- [Work to do]:
Return each line of the entries below that contains the string "instances", copying every such line in full.

---

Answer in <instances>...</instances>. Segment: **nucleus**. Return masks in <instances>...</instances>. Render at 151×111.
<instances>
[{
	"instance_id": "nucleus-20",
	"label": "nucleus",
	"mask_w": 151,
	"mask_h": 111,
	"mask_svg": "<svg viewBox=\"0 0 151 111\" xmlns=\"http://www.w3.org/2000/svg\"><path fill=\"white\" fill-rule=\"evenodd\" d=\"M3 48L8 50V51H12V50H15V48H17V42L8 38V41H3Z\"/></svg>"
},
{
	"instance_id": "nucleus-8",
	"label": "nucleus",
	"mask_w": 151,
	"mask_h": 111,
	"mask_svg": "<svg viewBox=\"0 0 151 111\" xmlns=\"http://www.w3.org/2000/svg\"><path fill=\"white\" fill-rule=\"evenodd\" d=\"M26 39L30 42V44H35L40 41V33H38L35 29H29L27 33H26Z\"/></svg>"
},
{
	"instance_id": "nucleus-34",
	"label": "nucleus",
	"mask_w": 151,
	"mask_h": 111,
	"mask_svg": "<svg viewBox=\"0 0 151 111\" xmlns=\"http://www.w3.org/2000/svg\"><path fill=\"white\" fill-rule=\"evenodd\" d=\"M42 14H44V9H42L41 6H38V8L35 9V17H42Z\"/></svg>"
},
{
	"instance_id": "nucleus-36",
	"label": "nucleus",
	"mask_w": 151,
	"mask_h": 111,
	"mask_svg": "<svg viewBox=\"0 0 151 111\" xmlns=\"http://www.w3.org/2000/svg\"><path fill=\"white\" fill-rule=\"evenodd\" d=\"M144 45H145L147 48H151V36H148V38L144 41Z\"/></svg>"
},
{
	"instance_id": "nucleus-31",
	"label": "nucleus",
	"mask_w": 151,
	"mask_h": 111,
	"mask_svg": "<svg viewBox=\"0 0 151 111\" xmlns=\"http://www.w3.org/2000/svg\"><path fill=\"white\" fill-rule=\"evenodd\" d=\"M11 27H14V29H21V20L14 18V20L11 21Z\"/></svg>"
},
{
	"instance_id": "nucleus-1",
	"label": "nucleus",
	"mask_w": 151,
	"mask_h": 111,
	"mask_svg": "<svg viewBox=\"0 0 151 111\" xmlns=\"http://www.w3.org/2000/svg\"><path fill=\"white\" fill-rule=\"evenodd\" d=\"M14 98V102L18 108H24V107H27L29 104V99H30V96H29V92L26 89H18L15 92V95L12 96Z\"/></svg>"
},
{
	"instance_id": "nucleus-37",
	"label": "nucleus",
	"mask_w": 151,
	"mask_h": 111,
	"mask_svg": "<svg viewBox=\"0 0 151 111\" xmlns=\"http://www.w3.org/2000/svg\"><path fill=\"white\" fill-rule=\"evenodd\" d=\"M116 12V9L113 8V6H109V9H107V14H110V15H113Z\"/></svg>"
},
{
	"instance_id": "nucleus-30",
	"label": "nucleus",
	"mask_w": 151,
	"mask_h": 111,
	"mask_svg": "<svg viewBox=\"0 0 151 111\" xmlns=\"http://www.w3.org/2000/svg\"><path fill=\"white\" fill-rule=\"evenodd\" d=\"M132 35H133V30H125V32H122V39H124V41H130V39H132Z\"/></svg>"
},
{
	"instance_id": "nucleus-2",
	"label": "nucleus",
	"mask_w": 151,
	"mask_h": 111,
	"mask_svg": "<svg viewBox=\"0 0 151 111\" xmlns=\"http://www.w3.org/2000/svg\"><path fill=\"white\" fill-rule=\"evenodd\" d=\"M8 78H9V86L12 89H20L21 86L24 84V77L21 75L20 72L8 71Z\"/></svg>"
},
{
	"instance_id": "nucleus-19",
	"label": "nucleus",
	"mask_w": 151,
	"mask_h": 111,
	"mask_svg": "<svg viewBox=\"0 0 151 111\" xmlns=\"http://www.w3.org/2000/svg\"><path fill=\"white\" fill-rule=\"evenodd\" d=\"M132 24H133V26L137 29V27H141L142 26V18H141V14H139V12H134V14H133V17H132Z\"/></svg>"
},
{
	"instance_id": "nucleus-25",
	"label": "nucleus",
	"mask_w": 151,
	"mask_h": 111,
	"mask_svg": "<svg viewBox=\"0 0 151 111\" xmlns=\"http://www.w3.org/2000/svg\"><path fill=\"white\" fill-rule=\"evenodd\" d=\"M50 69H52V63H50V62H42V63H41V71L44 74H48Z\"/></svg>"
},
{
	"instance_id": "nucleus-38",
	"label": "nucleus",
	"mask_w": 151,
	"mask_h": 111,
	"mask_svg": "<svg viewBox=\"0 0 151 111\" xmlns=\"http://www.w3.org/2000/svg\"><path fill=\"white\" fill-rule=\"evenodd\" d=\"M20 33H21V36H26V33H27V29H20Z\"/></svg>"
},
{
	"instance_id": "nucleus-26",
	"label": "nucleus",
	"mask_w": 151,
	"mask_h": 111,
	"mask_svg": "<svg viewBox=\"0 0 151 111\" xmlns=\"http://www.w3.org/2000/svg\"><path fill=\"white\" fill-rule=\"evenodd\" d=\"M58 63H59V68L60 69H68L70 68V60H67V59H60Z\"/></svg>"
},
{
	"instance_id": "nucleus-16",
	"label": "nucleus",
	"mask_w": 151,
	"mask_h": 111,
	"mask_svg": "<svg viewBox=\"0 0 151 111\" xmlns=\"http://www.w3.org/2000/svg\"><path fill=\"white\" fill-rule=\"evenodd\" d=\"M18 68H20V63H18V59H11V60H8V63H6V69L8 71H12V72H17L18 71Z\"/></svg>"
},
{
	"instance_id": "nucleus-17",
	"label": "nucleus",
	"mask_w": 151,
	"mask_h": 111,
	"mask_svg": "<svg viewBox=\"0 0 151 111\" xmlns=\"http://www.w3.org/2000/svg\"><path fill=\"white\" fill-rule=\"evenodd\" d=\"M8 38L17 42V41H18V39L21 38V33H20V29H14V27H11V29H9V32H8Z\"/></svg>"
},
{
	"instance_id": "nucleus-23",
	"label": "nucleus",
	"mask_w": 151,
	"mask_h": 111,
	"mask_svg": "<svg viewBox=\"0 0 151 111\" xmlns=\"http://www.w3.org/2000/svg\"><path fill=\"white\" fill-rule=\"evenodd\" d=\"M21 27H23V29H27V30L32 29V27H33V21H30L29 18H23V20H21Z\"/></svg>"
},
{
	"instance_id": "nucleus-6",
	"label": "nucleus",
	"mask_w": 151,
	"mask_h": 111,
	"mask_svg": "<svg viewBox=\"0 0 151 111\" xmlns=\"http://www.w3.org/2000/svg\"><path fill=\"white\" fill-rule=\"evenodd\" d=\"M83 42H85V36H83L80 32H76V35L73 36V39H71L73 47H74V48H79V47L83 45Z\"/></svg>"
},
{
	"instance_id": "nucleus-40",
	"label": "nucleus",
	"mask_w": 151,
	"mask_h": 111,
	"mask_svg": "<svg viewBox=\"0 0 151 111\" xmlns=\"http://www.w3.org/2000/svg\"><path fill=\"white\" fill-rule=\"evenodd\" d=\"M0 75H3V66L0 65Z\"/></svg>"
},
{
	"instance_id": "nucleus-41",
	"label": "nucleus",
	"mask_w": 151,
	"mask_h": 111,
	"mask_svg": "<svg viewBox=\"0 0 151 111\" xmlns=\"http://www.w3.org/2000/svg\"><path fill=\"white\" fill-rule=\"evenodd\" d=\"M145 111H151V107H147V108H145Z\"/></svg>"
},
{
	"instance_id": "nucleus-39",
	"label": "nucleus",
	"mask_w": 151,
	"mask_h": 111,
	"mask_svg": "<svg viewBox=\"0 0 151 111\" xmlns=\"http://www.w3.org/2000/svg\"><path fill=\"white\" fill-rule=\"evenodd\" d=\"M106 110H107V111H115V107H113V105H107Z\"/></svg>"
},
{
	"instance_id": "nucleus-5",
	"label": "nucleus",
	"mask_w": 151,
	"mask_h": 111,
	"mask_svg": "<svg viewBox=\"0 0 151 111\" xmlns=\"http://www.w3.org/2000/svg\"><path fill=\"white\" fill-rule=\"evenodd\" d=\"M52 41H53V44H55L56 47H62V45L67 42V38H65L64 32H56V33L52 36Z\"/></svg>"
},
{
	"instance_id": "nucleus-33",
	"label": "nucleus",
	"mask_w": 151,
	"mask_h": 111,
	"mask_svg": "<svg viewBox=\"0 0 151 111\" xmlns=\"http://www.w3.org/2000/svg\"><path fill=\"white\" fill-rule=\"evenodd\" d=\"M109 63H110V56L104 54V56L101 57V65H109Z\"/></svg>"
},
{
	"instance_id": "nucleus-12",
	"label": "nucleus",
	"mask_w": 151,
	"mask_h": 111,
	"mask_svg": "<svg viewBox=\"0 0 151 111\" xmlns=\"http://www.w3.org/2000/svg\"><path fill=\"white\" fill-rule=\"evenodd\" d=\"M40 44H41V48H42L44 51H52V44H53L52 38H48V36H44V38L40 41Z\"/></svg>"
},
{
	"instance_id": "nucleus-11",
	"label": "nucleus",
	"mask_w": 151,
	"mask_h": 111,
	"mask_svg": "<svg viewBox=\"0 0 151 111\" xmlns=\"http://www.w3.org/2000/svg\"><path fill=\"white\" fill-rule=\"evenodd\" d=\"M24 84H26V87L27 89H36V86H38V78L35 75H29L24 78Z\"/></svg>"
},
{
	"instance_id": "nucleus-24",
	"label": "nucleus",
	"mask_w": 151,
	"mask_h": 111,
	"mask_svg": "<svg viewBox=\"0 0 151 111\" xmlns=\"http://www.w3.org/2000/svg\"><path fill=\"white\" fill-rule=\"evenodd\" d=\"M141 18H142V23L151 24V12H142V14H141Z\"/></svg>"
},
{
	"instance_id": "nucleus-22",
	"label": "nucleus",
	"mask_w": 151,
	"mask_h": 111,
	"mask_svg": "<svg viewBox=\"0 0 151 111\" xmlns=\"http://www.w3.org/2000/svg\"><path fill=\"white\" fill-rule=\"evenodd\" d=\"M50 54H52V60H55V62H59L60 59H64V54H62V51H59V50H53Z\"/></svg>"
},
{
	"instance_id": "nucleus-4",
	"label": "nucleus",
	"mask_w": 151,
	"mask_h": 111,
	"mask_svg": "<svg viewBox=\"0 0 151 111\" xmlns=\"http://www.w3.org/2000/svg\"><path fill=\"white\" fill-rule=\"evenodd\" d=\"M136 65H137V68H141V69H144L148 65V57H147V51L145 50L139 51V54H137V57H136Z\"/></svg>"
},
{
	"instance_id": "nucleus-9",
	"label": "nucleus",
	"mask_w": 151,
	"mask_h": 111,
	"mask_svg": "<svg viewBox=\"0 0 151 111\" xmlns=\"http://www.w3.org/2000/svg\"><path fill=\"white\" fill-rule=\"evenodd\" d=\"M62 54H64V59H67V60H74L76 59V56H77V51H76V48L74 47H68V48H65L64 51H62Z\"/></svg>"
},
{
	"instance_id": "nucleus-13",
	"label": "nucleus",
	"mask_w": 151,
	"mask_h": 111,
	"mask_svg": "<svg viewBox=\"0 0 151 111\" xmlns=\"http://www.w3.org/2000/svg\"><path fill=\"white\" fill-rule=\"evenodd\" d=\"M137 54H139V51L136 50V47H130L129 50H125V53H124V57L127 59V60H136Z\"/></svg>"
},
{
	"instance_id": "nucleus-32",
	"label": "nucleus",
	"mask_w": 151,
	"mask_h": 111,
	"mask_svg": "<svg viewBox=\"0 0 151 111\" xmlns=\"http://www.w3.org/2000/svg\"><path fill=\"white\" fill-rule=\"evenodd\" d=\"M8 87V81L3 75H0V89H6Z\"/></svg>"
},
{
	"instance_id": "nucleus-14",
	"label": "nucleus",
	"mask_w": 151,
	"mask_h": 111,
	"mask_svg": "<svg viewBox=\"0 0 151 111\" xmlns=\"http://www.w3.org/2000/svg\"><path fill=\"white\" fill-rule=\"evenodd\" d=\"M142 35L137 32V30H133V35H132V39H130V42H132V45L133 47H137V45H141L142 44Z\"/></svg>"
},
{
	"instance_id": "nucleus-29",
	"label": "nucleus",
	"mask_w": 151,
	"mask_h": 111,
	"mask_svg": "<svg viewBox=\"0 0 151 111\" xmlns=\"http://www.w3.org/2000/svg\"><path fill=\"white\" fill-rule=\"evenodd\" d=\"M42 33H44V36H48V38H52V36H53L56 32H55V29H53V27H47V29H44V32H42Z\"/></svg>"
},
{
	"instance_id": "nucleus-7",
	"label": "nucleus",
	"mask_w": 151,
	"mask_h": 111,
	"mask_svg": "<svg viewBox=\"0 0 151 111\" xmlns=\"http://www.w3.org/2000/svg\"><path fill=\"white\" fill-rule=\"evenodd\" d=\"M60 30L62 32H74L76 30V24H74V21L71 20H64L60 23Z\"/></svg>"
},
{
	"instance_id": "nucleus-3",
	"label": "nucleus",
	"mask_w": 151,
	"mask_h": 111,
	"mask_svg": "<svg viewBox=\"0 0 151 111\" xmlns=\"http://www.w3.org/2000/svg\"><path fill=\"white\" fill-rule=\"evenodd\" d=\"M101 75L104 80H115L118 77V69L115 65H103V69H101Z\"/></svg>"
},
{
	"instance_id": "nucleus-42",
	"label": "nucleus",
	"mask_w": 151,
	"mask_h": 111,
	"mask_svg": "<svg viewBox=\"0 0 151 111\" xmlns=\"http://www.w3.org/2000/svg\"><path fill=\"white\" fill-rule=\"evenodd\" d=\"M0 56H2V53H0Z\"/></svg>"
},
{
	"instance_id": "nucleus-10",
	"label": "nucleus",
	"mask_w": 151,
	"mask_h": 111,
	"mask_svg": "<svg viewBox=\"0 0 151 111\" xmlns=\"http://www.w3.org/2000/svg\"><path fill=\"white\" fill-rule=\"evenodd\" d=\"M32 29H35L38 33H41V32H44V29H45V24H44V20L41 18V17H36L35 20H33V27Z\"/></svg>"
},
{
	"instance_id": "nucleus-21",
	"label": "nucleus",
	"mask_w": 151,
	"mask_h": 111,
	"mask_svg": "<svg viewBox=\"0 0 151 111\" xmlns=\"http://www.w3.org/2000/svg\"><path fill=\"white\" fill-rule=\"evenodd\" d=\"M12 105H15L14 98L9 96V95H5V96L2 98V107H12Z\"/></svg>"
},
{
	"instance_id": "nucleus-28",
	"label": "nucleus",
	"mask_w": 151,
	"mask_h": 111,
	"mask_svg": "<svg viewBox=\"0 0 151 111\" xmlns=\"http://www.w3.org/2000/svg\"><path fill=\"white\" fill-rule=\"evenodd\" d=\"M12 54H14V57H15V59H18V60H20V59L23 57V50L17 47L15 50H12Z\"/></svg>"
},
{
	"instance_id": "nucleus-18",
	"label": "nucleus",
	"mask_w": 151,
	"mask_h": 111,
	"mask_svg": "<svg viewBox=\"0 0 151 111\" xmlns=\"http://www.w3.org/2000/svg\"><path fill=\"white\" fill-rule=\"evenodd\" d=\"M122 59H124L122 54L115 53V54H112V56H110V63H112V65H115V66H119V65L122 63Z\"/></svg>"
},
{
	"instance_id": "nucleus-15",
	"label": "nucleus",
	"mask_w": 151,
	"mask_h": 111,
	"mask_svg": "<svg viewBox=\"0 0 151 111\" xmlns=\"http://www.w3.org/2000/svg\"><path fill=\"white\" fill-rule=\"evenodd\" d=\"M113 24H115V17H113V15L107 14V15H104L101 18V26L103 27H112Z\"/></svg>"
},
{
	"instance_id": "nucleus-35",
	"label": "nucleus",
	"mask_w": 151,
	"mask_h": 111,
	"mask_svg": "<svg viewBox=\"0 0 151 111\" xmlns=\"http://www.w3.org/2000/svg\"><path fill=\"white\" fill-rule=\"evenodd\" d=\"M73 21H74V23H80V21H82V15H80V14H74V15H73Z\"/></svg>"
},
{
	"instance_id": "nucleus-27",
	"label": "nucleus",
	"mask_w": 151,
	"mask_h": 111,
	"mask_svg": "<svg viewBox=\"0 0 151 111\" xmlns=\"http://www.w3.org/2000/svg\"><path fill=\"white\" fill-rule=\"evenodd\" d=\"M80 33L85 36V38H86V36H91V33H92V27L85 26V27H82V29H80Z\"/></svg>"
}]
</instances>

---

- [Written solution]:
Answer in <instances>...</instances>. Segment: **nucleus**. Return masks in <instances>...</instances>. Render at 151×111.
<instances>
</instances>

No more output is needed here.